Cotidiano

Astrônomos observam ?linha de neve? em sistema estelar jovem

RIO – Estrelas jovens geralmente estão envoltas por nuvens densas de gás e poeira conhecidos como discos protoplanetários, material que com o tempo dará origem a planetas. Nestas situações, o calor de astros em formação parecidos com nosso Sol mantêm a água no disco em estado gasoso até uma distância de cerca de 3 unidades astronômicas (UA), ou três vezes a distância média da Terra ao Sol, num total de 450 milhões de quilômetros. A partir daí, sob condições de baixíssima pressão, as moléculas de água se condensam diretamente em gelo em torno de grãos de poeira e outras partículas de material, formando uma região no disco protoplanetário conhecido como “linha de neve”.

Normalmente, esta pequena distância de 3 UA não é suficiente para que mesmo nossos melhores telescópios detectem diretamente esta faixa de transição da água no disco de gasosa para sólida, mas um recente pico de atividade da estrela conhecida como V883 Orionis, localizada a cerca de 1,35 mil anos-luz da Terra na direção da constelação de Órion, deu uma oportunidade para isso. Com a súbita explosão de atividade – que a deixou 400 vezes mais brilhante e muito mais quente que nosso Sol, apesar de ser apenas 30% maior -, a V883 Orionis “empurrou” sua linha de neve para uma distância de aproximadamente 40 UA, ou 6 bilhões de quilômetros, mais ou menos a distância da órbita do planeta-anão Plutão em nosso Sistema Solar.

Assim, este pico de atividade, somado com a grande resolução do observatório Alma, permitiu aos astrônomos verem pela primeira vez esta tênue fronteira. Composto por 66 antenas espalhadas no Planalto de Chajnantor, no Deserto do Atacama, Chile, o Alma perscruta o Universo na faixa milimétrica/submilimétrica do espectro eletromagnético, ideal justamente para observar estruturas extremamente frias no espaço. O observatório de mais de US$ 1 bilhão foi construído por um consórcio formado por diversas instituições internacionais de pesquisas astronômicas e apenas recentemente completado.

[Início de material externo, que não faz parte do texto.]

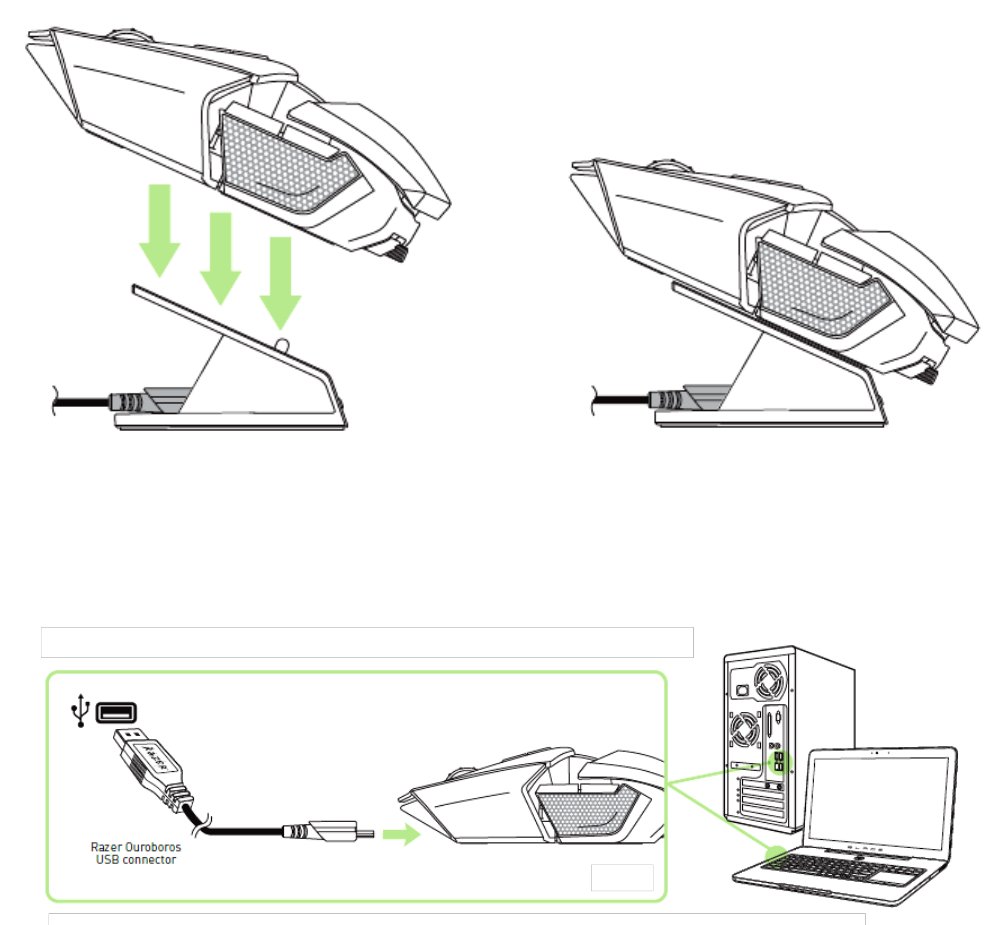 RAZER

Razer Ouroboros USB connector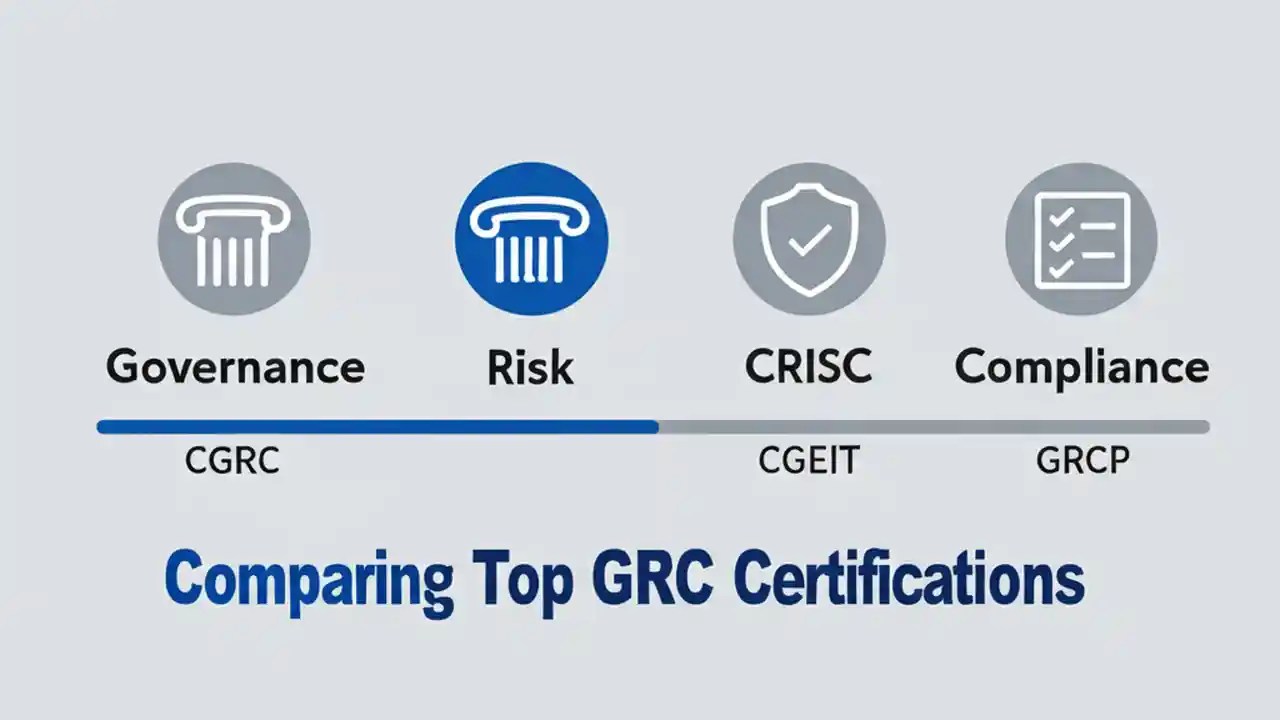 Governance

Risk

CRISC

Compliance

CGRC

CGEIT

GRCP

Comparing Top GRC Certifications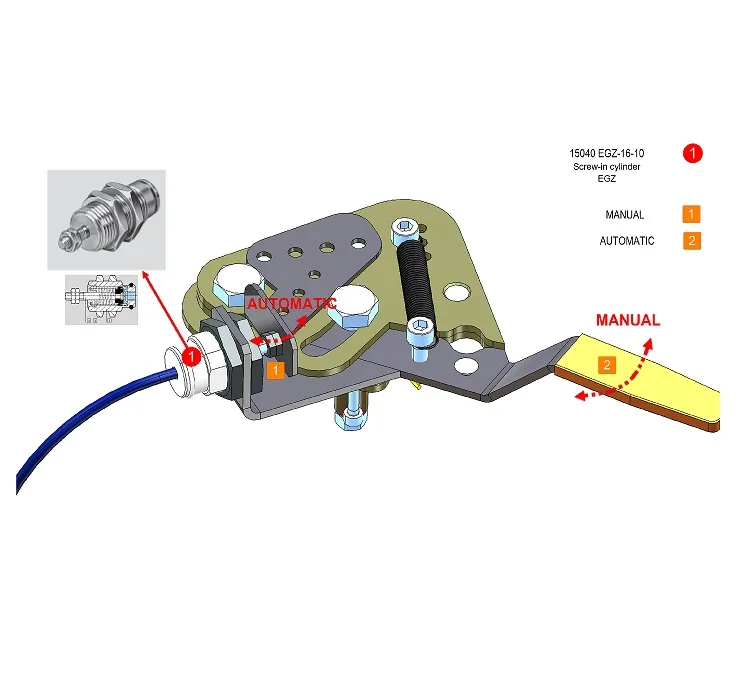 15040 EGZ-16-10
Screw-in cylinder
EGZ

1

MANUAL 1

AUTOMATIC 2

AUTOMATIC

1

1

MANUAL

2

– As observações do Alma nos surpreenderam – reconhece Lucas Cieza, astrônomo da Universidade Diego Portales, no Chile, e principal autor do artigo que relata o trabalho, publicado nesta quarta-feira na revista “Nature”. – Nossas observações foram desenhadas pera fazer imagens da fragmentação do disco, um dos mecanismos propostos para a formação de planetas gigantes. Não vimos nada disso, já que o disco provavelmente ainda está muito quente para se fragmentar, apesar de sua grande massa. Mas encontramos que parecia um anel a 40 UA, o que ilustra o poder transformacional do Alma, que entrega resultados excitantes mesmo que não sejam os que estávamos procurando.

E este anel era exatamente a linha de neve da V883 Orionis, num pioneirismo animador. Isso porque, segundo os astrônomos, as linhas de neve são essenciais para a compreensão dos processos de formação planetária e, como consequência, do desenvolvimento da vida. De acordo com as teorias atuais, a presença do gelo regula a aglomeração dos grãos de poeira no disco, o primeiro passo para o nascimento de um planeta. Assim, antes da linha de neve, onde a água está vaporizada, acredita-se que haja um lento crescimento de planetas rochosos como a Terra. Já além deste limite, o gelo promoveria a rápida formação de pequenos objetos que serviriam se “sementes” para o surgimento de gigantes gasosos como Júpiter e Saturno ao atraírem para si as vastas quantidades de material ainda não dispersadas pela radiação da estrela.

– A distribuição do gelo em torno de uma estrela jovem é fundamental para a formação planetas e mesmo para o desenvolvimento da vida como na Terra – destaca Zhaohuan Zhu, astrônomo da Universidade de Princeton, EUA, e coautor do artigo. – As observações do Alma jogam uma importante luz sobre como e onde isso acontece em discos protoplanetários quando os jovens planetas ainda estão se formando. Agora temos uma evidência direta de que esta região gelada que conduz a formação planetária existe em torno de outras estrelas.

Ainda de acordo com os cientistas, a descoberta de que um pico de atividade pode “empurrar” a linha de neve a uma distância dez vezes maior que seu raio normal também é significativa para a construção de modelos confiáveis sobre a formação planetária. Acredita-se que tais explosões de atividade, provocadas por uma grande quantidade de material do disco abruptamente “caindo” na estrela, são um estágio comum na evolução da maior parte dos sistemas planetários. Desta forma, a observação do Alma provavelmente foi a primeira de um acontecimento relativamente usual, e os estudos deste e mais eventos como ele serão fundamentais para refinar as teorias sobre formação de planetas e surgimento da vida no Universo.